On the other hand, there is such a thing as an ineffective 25 points...

Redd ineffective, Mason/Bogut brilliant

Michael Redd scored 25 points, and some of them came with pretty impressive shots. But, when it comes down to his overall contribution to victory, he wasn't very good. He only had one assist and 4 rebounds in 39 minutes, he missed 11 of 19 shots, and he turned the ball over a whopping 6 times.

On the other hand, Andrew Bogut, Desmond Mason, and Bobby Simmons all had outstanding games. Bogut and Mason controlled the boards, and Simmons played a very nice "power forward" after the Bucks got nothing from Charlie V and Yi.

Also, the Bucks played an outstanding overall defensive game, holding the Spurs to a Win Score of 36, which is 6.4 under the NBA average, and 11.9 under the Bucks Oppositions' average for the season.

Rabbit Ears Ref costs the Bucks

That young ref was obviously wrong when he ran Bucks PG Mo Williams in the 3rd Quarter. The foul he called on Mo was a phantom foul, and then he gave Mo 2 T's before Mo even got out 3 sentences. Unless Mo said something very personal about his mother, that ref needs thicker skin. It costs the Bucks the game last night because it brought Poison Ivey into play...

The Ivey illusion

"Full of sound and fury signifying nothing."

Royal Ivey is constantly getting praised by the Bucks television announcers, but when you look at his statistics after the game, they inevitably stink. I think I figured out the disconnect.

Remember the episode on Seinfeld when Costanza revealed his trick for seeming busy at his Yankee job when in fact he wasn't doing anything? He said he would make "stressed out" noises and gestures, like sighing loudly or grimacing, and whenever he did his boss Wilhelm would think he was actually getting something accomplished.
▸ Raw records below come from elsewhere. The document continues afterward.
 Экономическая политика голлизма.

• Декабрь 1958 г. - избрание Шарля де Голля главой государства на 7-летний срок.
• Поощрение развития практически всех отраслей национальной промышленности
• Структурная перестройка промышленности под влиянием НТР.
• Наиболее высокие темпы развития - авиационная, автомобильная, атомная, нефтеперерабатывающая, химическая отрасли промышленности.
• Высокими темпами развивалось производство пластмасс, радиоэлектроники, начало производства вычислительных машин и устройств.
I think that's what happens with Royal Ivey. Everything he does looks difficult. He looks so active on defense, which leads to observations like "Tenacious defense from Royal Ivey!" But then his man scores on him at will.

Or he'll doing things like making a bounce pass while falling down, which he did last night. "What a pass by Ivey!" the announcers proclaimed. But it wasn't that great a pass... its just that he made it look more difficult than it was by losing his balance.

Saturday, March 01, 2008

He's found it (the value of assists in basketball)
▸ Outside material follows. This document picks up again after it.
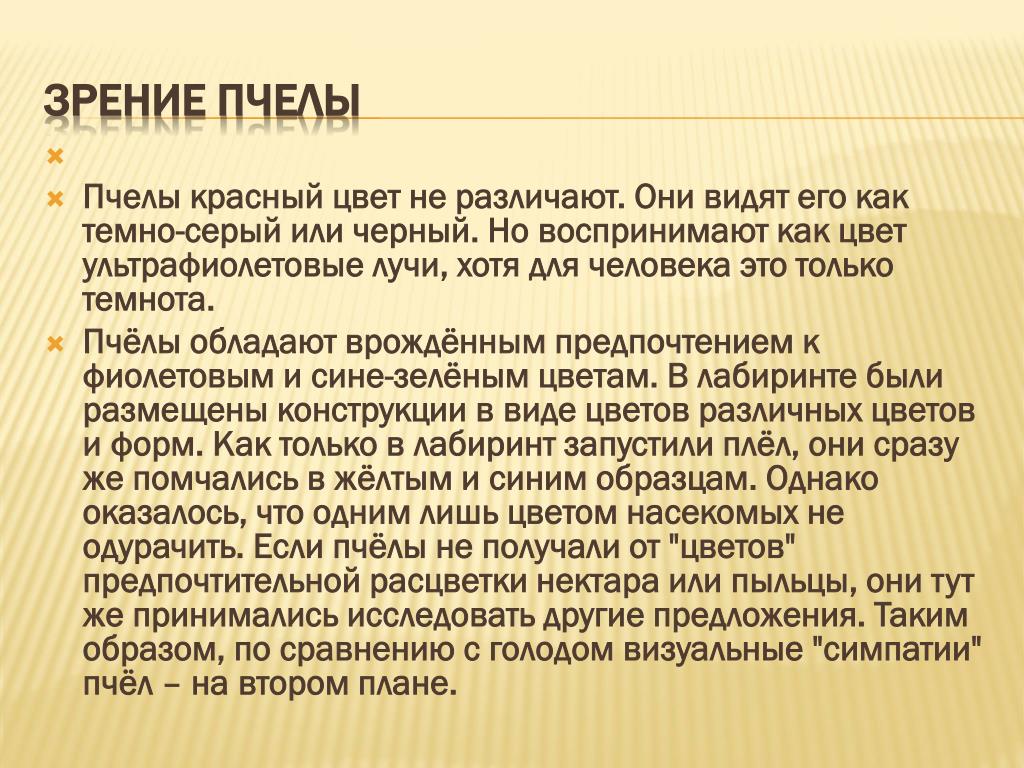 ЗРЕНИЕ ПЧЕЛЫ

Пчелы красный цвет не различают. Они видят его как темно-серый или черный. Но воспринимают как цвет ультрафиолетовые лучи, хотя для человека это только темнота.

Пчёлы обладают врождённым предпочтением к фиолетовым и сине-зелёным цветам. В лабиринте были размещены конструкции в виде цветов различных цветов и форм. Как только в лабиринт запустили плёл, они сразу же помчались в жёлтым и синим образцам. Однако оказалось, что одним лишь цветом насекомых не одурачить. Если пчёлы не получали от "цветов" предпочтительной расцветки нектара или пыльцы, они тут же принимались исследовать другие предложения. Таким образом, по сравнению с голодом визуальные "симпатии" пчёл – на втором плане.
I've always thought assists, in and of themselves, had some sort of intrinsic value to basketball teams. I could never put my finger on what that value was, though. Now "The Arbitrarian" has used economic game theory, and statistical correlation, to find what I was looking for. (Notice the Bucks low assist totals.)

He has found that the higher a team's assist to field goals attempted, the higher the team's field goal percentage. Basically, a high degree of passing establishes a productive mindset in each player that leads to better overall shot selection which leads to a better team field goal percentage.

To borrow from that cloying children's phrase, "Sharing is Scoring". Or at least more efficient scoring. Basically, if each player believes that he is likely to receive the basketball when he has a high percentage scoring opportunity, he is more likely to pass the basketball rather than hoist up a lower percentage scoring opportunity.

If you want to witness this theory in action, put a Larry Bird or Magic Johnson video on your Netflix list. Or to witness it in reverse, play a pickup game with a gunner. You will be amazed at how quickly you yourself become a gunner as well.

Footnote: I have only one additional thought to add to the Arbitrarian's post. I have noticed that Bucks opponents often have high assist totals. I suspect it is because it is easier to pass the ball freely when you are unharrassed. I wonder if the correlation the Arbitrarian has discovered doesn't also have a defensive aspect to it.